**Questions:**
**a.** In the OCD awareness exercise, what does the unwelcome voice warn will happen if the count is not exactly right?
**b.** Continue the OCD awareness exercise from its last sentence.

OCD: Awareness Exercise


OCD: Awareness Exercise
— Leslie E. Packer, PhD

WALK A MILE IN THEIR SHOES

If this was a workshop, I’d take you through some exercises to give you a “taste” for what it’s like to try to function in school with obsessions and compulsions. But since this is the web, I’ve created an exercise for you to try that will give you a small “taste” of what it might be like by giving you a compulsion.

As you read the paragraph in the box below, tell yourself that you absolutely MUST count all the times the letter “e” occurs in the passage. You cannot read the passage and then go back and count — your compulsion is such that you must count as you read. You can’t keep track on paper or on your fingers, either, because you don’t want anyone to know that you’re having to count. And because you have OCD, you will doubt yourself and worry that maybe you made a mistake in counting, so you will probably have to go back and start counting again, because there’s this unwelcome voice in your head telling you that if you don’t get the count exactly right, something terrible is going to happen to your child. You know it’s irrational, but you can’t resist the thought and need to count.

OK, begin reading and simultaneously counting:

Children who have OCD often have hidden or silent compulsive rituals. These hidden rituals often confuse teachers who may look at a child and not realize what is going on internally that may make it almost impossible for the child to function normally at times. Young children often don’t realize that what they are doing is “abnormal,” and older children, teens, or adults are often embarrassed by their rituals and won’t tell you about them.

**Collected material:**

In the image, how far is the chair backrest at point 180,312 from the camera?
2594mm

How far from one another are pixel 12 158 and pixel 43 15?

**Responses to the tasks:**
**a.** Something terrible is going to happen to your child.

**b.**
What is it like reading while you have to mentally count? If you were the student, how would you feel trying to read in school or at home? Might you get frustrated, tired, irritable? Might you give up?

Were you able to process anything of what you were reading? If you were the student and I was the teacher, and I called on you or tested you on what you had read, would you be able to tell me, or might I land up thinking you had a reading comprehension problem and/or that you were a very slow reader?

The severity of obsessive-compulsive symptoms waxes (worsens) and wanes (eases up). Children who have obsessive-compulsive features or symptoms as well as Tourette’s Syndrome often experience more interference from the silent rituals or anxiety-producing thoughts than they do from the tics of Tourette’s.